* _Work to be completed_
Show all lines from the listing below that contain "chunk".

* _Records provided_
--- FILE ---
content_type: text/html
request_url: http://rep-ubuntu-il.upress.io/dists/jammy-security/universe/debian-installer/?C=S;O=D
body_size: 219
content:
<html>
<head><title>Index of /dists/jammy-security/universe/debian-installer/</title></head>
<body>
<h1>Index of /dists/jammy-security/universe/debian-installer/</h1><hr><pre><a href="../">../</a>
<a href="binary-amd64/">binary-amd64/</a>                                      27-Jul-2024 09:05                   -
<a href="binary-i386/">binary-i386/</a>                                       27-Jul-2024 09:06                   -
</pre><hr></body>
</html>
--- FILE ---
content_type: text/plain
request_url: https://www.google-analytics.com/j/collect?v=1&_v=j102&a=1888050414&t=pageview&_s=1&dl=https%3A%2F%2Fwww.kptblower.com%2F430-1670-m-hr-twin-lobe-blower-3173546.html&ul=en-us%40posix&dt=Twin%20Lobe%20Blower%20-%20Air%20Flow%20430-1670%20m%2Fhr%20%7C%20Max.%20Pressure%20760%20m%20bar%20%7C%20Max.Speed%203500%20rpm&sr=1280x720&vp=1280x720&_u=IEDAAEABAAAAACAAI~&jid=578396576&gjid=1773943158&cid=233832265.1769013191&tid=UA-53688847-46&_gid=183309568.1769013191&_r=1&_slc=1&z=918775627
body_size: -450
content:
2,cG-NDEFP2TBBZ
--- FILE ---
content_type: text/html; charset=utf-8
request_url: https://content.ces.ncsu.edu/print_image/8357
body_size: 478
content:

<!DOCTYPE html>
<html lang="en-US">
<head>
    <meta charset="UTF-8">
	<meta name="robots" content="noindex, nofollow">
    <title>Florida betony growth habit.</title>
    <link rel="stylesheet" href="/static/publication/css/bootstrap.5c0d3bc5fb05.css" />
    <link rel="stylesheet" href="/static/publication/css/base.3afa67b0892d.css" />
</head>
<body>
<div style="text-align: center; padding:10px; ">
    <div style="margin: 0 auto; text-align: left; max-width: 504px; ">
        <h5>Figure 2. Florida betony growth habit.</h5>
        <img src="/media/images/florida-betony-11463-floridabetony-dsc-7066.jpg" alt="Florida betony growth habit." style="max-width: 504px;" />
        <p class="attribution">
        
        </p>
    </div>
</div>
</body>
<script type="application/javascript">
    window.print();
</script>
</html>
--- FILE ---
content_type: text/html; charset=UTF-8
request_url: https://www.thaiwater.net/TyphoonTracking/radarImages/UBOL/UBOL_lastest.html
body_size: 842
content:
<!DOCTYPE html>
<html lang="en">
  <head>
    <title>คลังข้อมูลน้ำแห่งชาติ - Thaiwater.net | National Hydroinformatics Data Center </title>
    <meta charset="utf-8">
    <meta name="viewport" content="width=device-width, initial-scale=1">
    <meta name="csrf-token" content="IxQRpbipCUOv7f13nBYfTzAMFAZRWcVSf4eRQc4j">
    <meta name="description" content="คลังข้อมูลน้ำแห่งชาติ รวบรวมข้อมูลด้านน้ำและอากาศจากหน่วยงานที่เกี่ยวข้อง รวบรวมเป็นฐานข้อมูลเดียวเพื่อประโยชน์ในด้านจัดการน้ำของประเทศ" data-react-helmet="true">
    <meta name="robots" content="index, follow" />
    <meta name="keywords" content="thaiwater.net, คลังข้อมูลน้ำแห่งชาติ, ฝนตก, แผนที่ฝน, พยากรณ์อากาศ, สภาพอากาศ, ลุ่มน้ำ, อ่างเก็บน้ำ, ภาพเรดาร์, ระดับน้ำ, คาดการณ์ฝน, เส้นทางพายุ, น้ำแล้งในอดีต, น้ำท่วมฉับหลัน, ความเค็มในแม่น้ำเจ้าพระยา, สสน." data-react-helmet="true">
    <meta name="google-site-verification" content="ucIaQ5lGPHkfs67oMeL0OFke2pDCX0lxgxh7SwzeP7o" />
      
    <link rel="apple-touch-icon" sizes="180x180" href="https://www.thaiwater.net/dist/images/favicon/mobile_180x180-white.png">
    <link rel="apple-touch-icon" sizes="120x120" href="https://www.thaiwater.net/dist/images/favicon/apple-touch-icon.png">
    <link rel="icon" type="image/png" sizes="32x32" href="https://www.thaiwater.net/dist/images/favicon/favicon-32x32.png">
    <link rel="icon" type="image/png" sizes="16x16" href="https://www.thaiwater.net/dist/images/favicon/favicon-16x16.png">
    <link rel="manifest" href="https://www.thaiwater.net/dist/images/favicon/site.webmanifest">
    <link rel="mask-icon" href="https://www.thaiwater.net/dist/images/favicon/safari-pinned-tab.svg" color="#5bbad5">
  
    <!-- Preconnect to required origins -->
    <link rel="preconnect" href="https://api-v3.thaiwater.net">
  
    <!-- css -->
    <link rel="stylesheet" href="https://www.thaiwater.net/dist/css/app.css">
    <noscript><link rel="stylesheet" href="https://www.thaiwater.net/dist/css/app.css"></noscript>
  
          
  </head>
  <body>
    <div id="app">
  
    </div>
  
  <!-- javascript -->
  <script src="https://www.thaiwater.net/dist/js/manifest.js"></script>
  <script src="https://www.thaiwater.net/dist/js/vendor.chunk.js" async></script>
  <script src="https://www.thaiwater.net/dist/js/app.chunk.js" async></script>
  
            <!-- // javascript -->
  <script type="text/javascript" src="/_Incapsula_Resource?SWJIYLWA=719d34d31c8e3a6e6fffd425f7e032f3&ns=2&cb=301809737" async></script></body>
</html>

* _Solved exercise_
  <script src="https://www.thaiwater.net/dist/js/vendor.chunk.js" async></script>
  <script src="https://www.thaiwater.net/dist/js/app.chunk.js" async></script>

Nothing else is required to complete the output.